Exercise instructions. Below is a listing to copy exactly; no image goes into the copy.

Data extract.
----

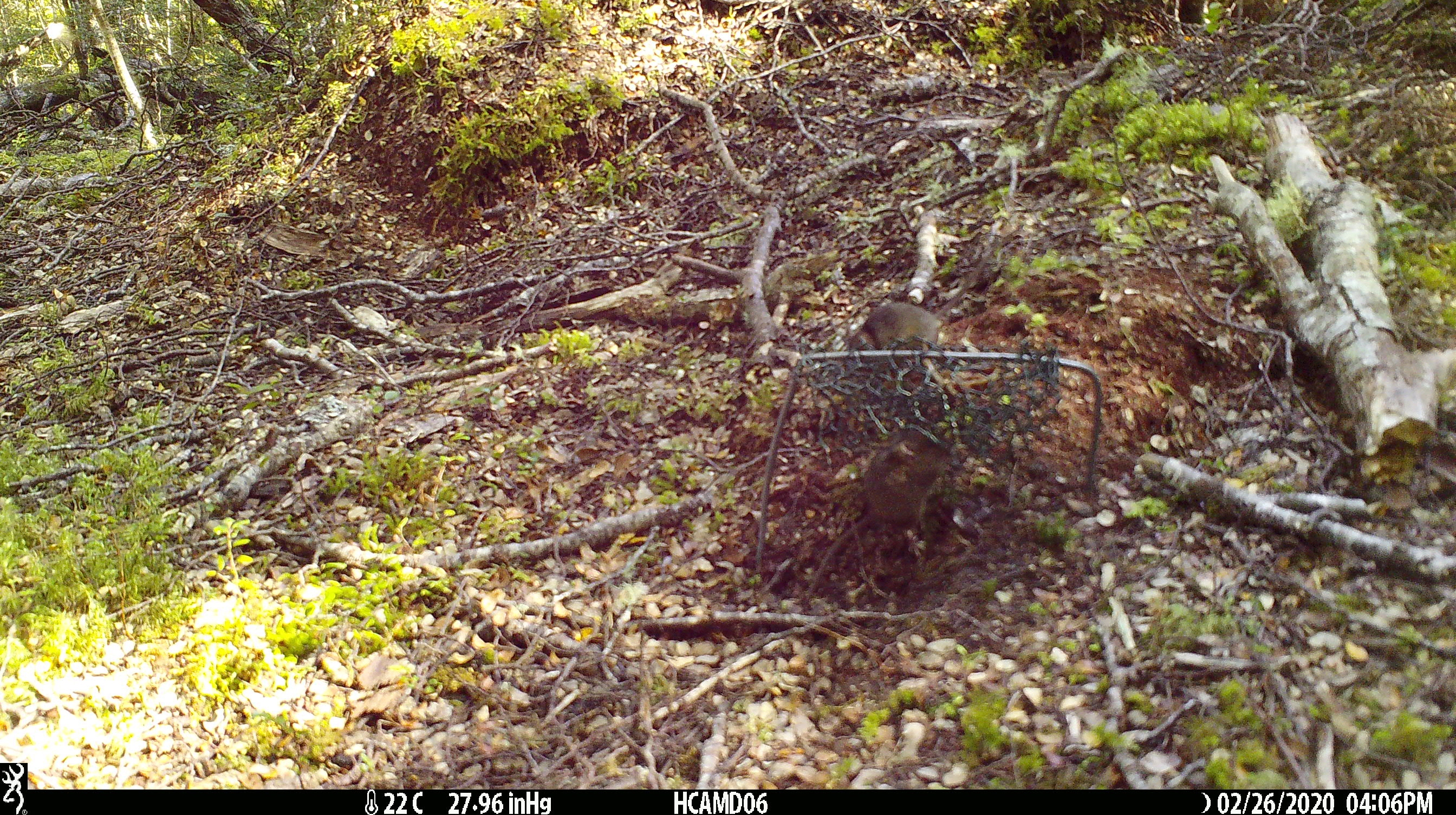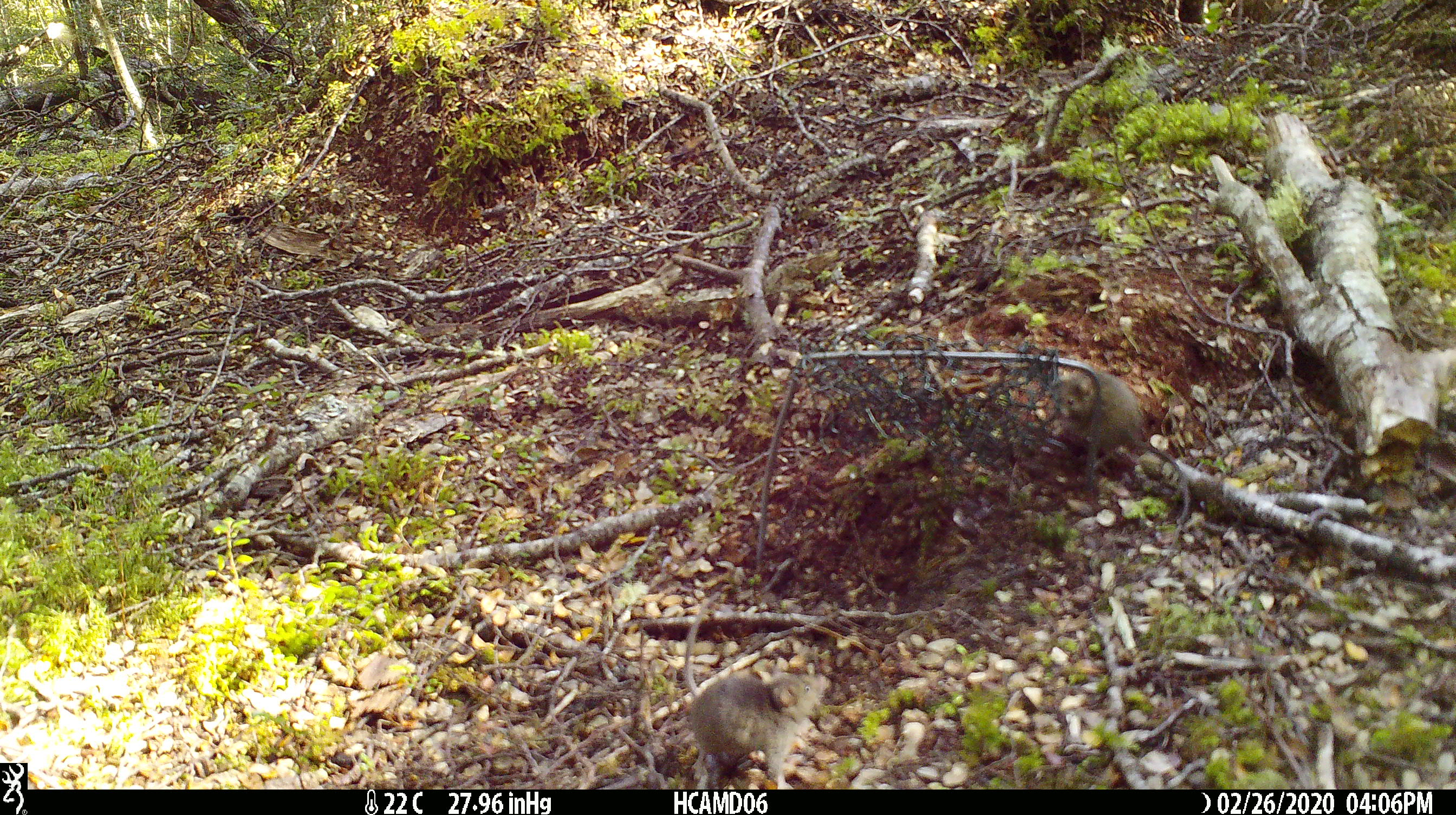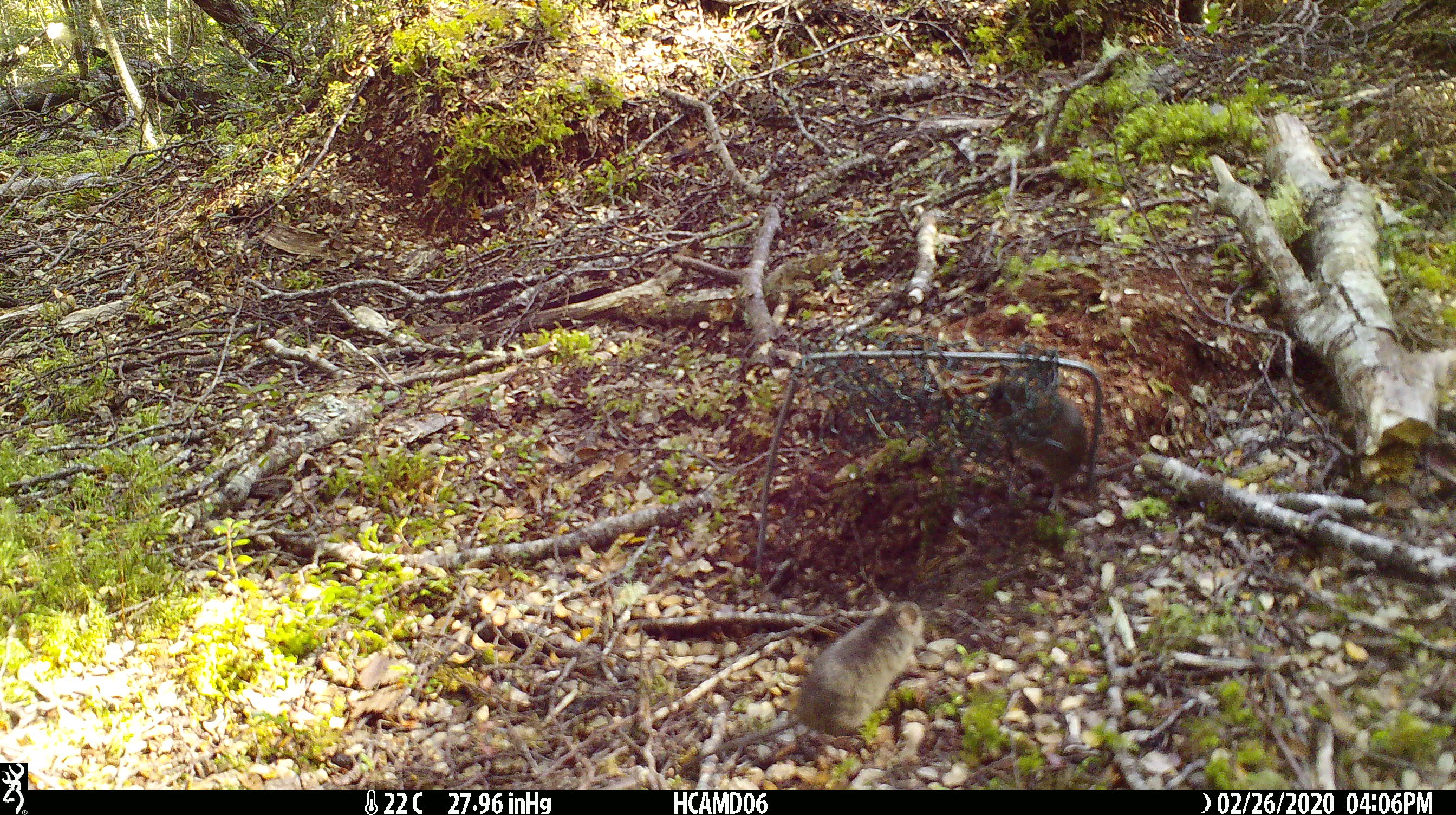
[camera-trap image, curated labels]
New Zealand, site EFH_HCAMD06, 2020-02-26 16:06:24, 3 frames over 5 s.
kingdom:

----

Answer.
[camera-trap image, curated labels]
New Zealand, site EFH_HCAMD06, 2020-02-26 16:06:24, 3 frames over 5 s.
kingdom:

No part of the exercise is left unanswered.